[DATA EXTRACT Boundary: Start]
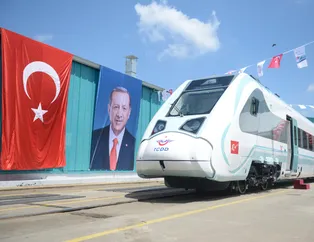 Milli elektrikli trenin gelecek yıl raylarda olması hedefleniyor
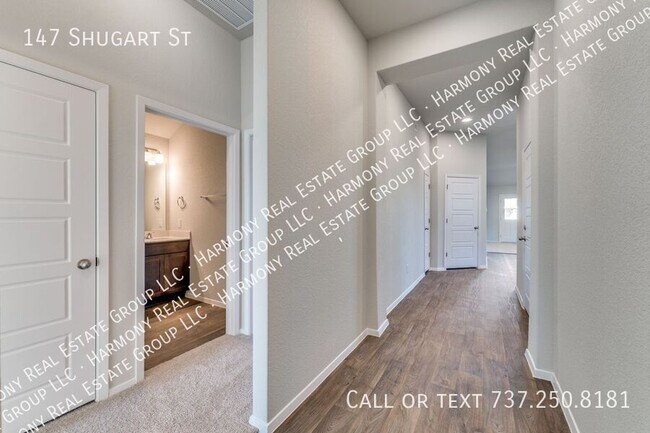 Photo - 147 Shugart St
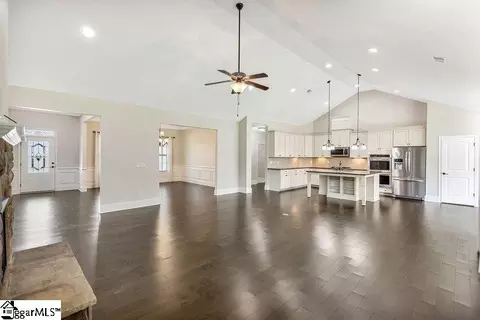 Living - 22 Vineyard Way, Anderson, SC 29622 photo 2 of 4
[DATA EXTRACT Boundary: End]
What is needed here is an exact transcript of the data above, pictures excluded.

 Milli elektrikli trenin gelecek yıl raylarda olması hedefleniyor
 Photo - 147 Shugart St
 Living - 22 Vineyard Way, Anderson, SC 29622 photo 2 of 4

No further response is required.